Monday, September 28, 2009

Ravitch to the Rescue After Obama Falters

Last week, we learned that President Obama has pressured Governor Paterson to step aside in the 2010 gubernatorial race. We also learned that Richard Ravitch is now the Lieutenant Governor of New York State. If we had heard the good news on Ravitch earlier, perhaps we never would have heard the bad news on Obama.

Ravitch to the Rescue

In July, Governor Paterson appointed Ravitch as Lieutenant Governor to fill the seat that Paterson himself vacated to become Governor when Elliot Spitzer resigned in disgrace. At the time, the New York State legislature was in turmoil because the State Senate was evenly split between supporters of the Republican Party and the Democratic Party. A Lieutenant Governor would have provided a tie-breaking vote.

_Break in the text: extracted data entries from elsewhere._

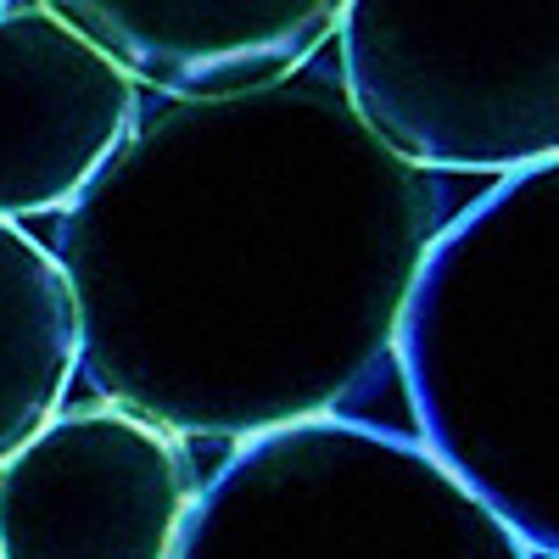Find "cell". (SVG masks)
<instances>
[{
  "label": "cell",
  "mask_w": 559,
  "mask_h": 559,
  "mask_svg": "<svg viewBox=\"0 0 559 559\" xmlns=\"http://www.w3.org/2000/svg\"><path fill=\"white\" fill-rule=\"evenodd\" d=\"M448 218V185L369 134L336 68L163 102L57 224L79 369L179 442L347 419Z\"/></svg>",
  "instance_id": "6da1fadb"
},
{
  "label": "cell",
  "mask_w": 559,
  "mask_h": 559,
  "mask_svg": "<svg viewBox=\"0 0 559 559\" xmlns=\"http://www.w3.org/2000/svg\"><path fill=\"white\" fill-rule=\"evenodd\" d=\"M51 12L163 102L280 84L336 34V0H51Z\"/></svg>",
  "instance_id": "52a82bcc"
},
{
  "label": "cell",
  "mask_w": 559,
  "mask_h": 559,
  "mask_svg": "<svg viewBox=\"0 0 559 559\" xmlns=\"http://www.w3.org/2000/svg\"><path fill=\"white\" fill-rule=\"evenodd\" d=\"M140 118L134 79L51 7H0V218L68 213Z\"/></svg>",
  "instance_id": "8992f818"
},
{
  "label": "cell",
  "mask_w": 559,
  "mask_h": 559,
  "mask_svg": "<svg viewBox=\"0 0 559 559\" xmlns=\"http://www.w3.org/2000/svg\"><path fill=\"white\" fill-rule=\"evenodd\" d=\"M174 559H548L414 437L308 419L241 442L197 487Z\"/></svg>",
  "instance_id": "3957f363"
},
{
  "label": "cell",
  "mask_w": 559,
  "mask_h": 559,
  "mask_svg": "<svg viewBox=\"0 0 559 559\" xmlns=\"http://www.w3.org/2000/svg\"><path fill=\"white\" fill-rule=\"evenodd\" d=\"M79 324L57 258L23 224L0 218V464L68 403Z\"/></svg>",
  "instance_id": "ba28073f"
},
{
  "label": "cell",
  "mask_w": 559,
  "mask_h": 559,
  "mask_svg": "<svg viewBox=\"0 0 559 559\" xmlns=\"http://www.w3.org/2000/svg\"><path fill=\"white\" fill-rule=\"evenodd\" d=\"M342 90L386 152L419 174H526L559 152V7H403L336 12Z\"/></svg>",
  "instance_id": "277c9868"
},
{
  "label": "cell",
  "mask_w": 559,
  "mask_h": 559,
  "mask_svg": "<svg viewBox=\"0 0 559 559\" xmlns=\"http://www.w3.org/2000/svg\"><path fill=\"white\" fill-rule=\"evenodd\" d=\"M197 487L185 442L140 414H57L0 464V559H174Z\"/></svg>",
  "instance_id": "5b68a950"
},
{
  "label": "cell",
  "mask_w": 559,
  "mask_h": 559,
  "mask_svg": "<svg viewBox=\"0 0 559 559\" xmlns=\"http://www.w3.org/2000/svg\"><path fill=\"white\" fill-rule=\"evenodd\" d=\"M414 442L521 537L559 554V168L498 179L414 269L392 331Z\"/></svg>",
  "instance_id": "7a4b0ae2"
}]
</instances>
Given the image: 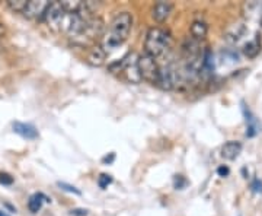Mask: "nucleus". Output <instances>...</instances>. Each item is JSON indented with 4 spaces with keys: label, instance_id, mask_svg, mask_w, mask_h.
Listing matches in <instances>:
<instances>
[{
    "label": "nucleus",
    "instance_id": "obj_1",
    "mask_svg": "<svg viewBox=\"0 0 262 216\" xmlns=\"http://www.w3.org/2000/svg\"><path fill=\"white\" fill-rule=\"evenodd\" d=\"M133 27V16L128 12H121L113 19L110 25V32L103 40V50H114L120 47L122 43L127 40Z\"/></svg>",
    "mask_w": 262,
    "mask_h": 216
},
{
    "label": "nucleus",
    "instance_id": "obj_2",
    "mask_svg": "<svg viewBox=\"0 0 262 216\" xmlns=\"http://www.w3.org/2000/svg\"><path fill=\"white\" fill-rule=\"evenodd\" d=\"M172 46V37L166 29L153 27L146 34L144 41V50L146 54H149L153 58L163 56Z\"/></svg>",
    "mask_w": 262,
    "mask_h": 216
},
{
    "label": "nucleus",
    "instance_id": "obj_3",
    "mask_svg": "<svg viewBox=\"0 0 262 216\" xmlns=\"http://www.w3.org/2000/svg\"><path fill=\"white\" fill-rule=\"evenodd\" d=\"M159 69L156 60L149 54H143L139 57V72H140L141 79L147 81L150 84L158 85V79H159Z\"/></svg>",
    "mask_w": 262,
    "mask_h": 216
},
{
    "label": "nucleus",
    "instance_id": "obj_4",
    "mask_svg": "<svg viewBox=\"0 0 262 216\" xmlns=\"http://www.w3.org/2000/svg\"><path fill=\"white\" fill-rule=\"evenodd\" d=\"M64 16L66 12L61 8L60 2H53V3H50V6L47 8L42 18L46 19L50 28L54 29V31H61V24L64 21Z\"/></svg>",
    "mask_w": 262,
    "mask_h": 216
},
{
    "label": "nucleus",
    "instance_id": "obj_5",
    "mask_svg": "<svg viewBox=\"0 0 262 216\" xmlns=\"http://www.w3.org/2000/svg\"><path fill=\"white\" fill-rule=\"evenodd\" d=\"M179 72L175 66L168 65L159 69V79H158V86L163 91H172L177 84H178Z\"/></svg>",
    "mask_w": 262,
    "mask_h": 216
},
{
    "label": "nucleus",
    "instance_id": "obj_6",
    "mask_svg": "<svg viewBox=\"0 0 262 216\" xmlns=\"http://www.w3.org/2000/svg\"><path fill=\"white\" fill-rule=\"evenodd\" d=\"M102 31H103L102 19L101 18L89 19V21H86V25H84L82 34H80V35H77V37H82L84 38L86 41H89V40H94V38L99 37V35L102 34Z\"/></svg>",
    "mask_w": 262,
    "mask_h": 216
},
{
    "label": "nucleus",
    "instance_id": "obj_7",
    "mask_svg": "<svg viewBox=\"0 0 262 216\" xmlns=\"http://www.w3.org/2000/svg\"><path fill=\"white\" fill-rule=\"evenodd\" d=\"M48 6H50V2H47V0H32V2H28L27 8L24 10V15L28 19L44 16Z\"/></svg>",
    "mask_w": 262,
    "mask_h": 216
},
{
    "label": "nucleus",
    "instance_id": "obj_8",
    "mask_svg": "<svg viewBox=\"0 0 262 216\" xmlns=\"http://www.w3.org/2000/svg\"><path fill=\"white\" fill-rule=\"evenodd\" d=\"M172 10H173V5L172 3H169V2H158L153 6L151 16H153V19L156 22H165L170 16Z\"/></svg>",
    "mask_w": 262,
    "mask_h": 216
},
{
    "label": "nucleus",
    "instance_id": "obj_9",
    "mask_svg": "<svg viewBox=\"0 0 262 216\" xmlns=\"http://www.w3.org/2000/svg\"><path fill=\"white\" fill-rule=\"evenodd\" d=\"M13 132L19 134V136H22L24 139H28V141H34V139H37L38 136V130L35 126H32V124H28V123H20V122H15L13 123Z\"/></svg>",
    "mask_w": 262,
    "mask_h": 216
},
{
    "label": "nucleus",
    "instance_id": "obj_10",
    "mask_svg": "<svg viewBox=\"0 0 262 216\" xmlns=\"http://www.w3.org/2000/svg\"><path fill=\"white\" fill-rule=\"evenodd\" d=\"M246 32H248V28L245 24H234V25L226 29L225 40L230 44H236L237 41H241L245 37Z\"/></svg>",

But, many disputed the constitutionality of the appointment of Ravitch, a public servant with a spotless reputation and a history of achievement. The lowest courts rejected the appointment as unconstitutional. No Lieutenant Governor had ever been appointed despite the fact that the position had been unoccupied at times.

Last week, the highest court in New York State sided with Paterson and declared that Ravitch's appointment was constitutional. We are confident that Ravitch will serve with distinction.

Perhaps if the support of the courts for the Ravitch appointment had come earlier, the President would have saved himself and Governor Paterson a great deal of embarrassment.

Obama Falters

President Obama has pressured Governor Paterson to drop out of the 2010 race to retain his post at the helm of the executive branch of the government in New York State.

If the timing had been different, President Obama could have appointed Governor Paterson to a high post at the national level and allowed the new Lt. Governor to become the new Governor in New York State. Instead, such an appointment was unrealistic until last week because there was no Lt. Governor. The succession plan for New York State was unclear, and Governor Paterson would have been viewed as irresponsible if he had vacated the Governor's post without clarity regarding who would lead New York State thereafter.

The clumsy and public manner of President Obama's efforts to undermine Governor Paterson seem so unlike President Obama. Obama is a master poker player who keeps his cards close to his vest. One wonders whether President Obama is already losing his touch or if there is something (or someone) outside of team Obama driving the White House attacks on Paterson.

The most recent editorial in the Amsterdam News expressed the views of many. Paterson should refuse to follow the guidance of the President. He should run in 2010. His best revenge will be victory.
And what an unfortunate spectacle for our community to see: its first African-American president asking only the third Black governor since Reconstruction and the first African-American governor in the State of New York's history to quit without a fight.

A governor who, in a short and difficult time, has been able to end the dreaded Rockefeller Laws, get our famously unruly Legislature to settle on a budget on time, and lead the MTA out of its most serious financial crisis in recent memory. And on Tuesday the Court of Appeals ruled that Paterson pick Richard Ravitch could indeed serve as lieutenant governor. The former MTA chief had been handpicked by Governor Paterson, leading to some Republicans to file a legal challenge.

They begin to throw out “If Giuliani runs,” trying to scare folks into saying that Paterson cannot take him on. But does Giuliani want to run? Does he want to be governor? Does he want to deal with the headache of a crazy Legislature? Does he want to do the work? Does Giuliani want to do the fundraising and campaigning so soon after his crushing and humiliating defeat in last year’s presidential race? And is his donor base ready to invest in him after his poor showing when he was presumed to be the front-runner in that race as well? And has he even paid off his debts that he ran up for his presidential bid?We don’t know what the mercurial Giuliani has on his mind. And we do not expect to know until after the November elections. So why ask Paterson to bow out now? Why not wait until November, or longer, to make any kind of decision? Giuliani does pose a clear challenge to the governor. He plays to the worst instincts of white New Yorkers. From his days of inciting a police riot against David Dinkins before he became mayor, to ignoring Black and Hispanic New York City residents and criticizing Black male victims of police brutality, it was an ugly reign of terror for people of color during his eight years here in New York City. But there is a catch-22 or a “chicken before the egg” scenario here. If Paterson stays in the race, does Giuliani get in? If Giuliani gets into the race, does Paterson get out? If Paterson gets out and Giuliani stays out, Andrew Cuomo sweeps Rick Lazio—but anyone could mop the floor with Lazio—so, in that case, why doesn’t Paterson stay in? The whole house of cards is built upon the assumption that Giuliani will run. That is not a foregone conclusion, far from it. And maybe this time New Yorkers will rise above the demagogue tactics of the visceral former mayor. Getting Paterson out would create a free ride for Cuomo to the governor’s mansion, unopposed by a person of color in a primary. And the Cuomo family has not earned that. Make Andrew Cuomo earn our votes. Don’t let him be anointed. And Gov. Paterson, stay in the race. You can still win.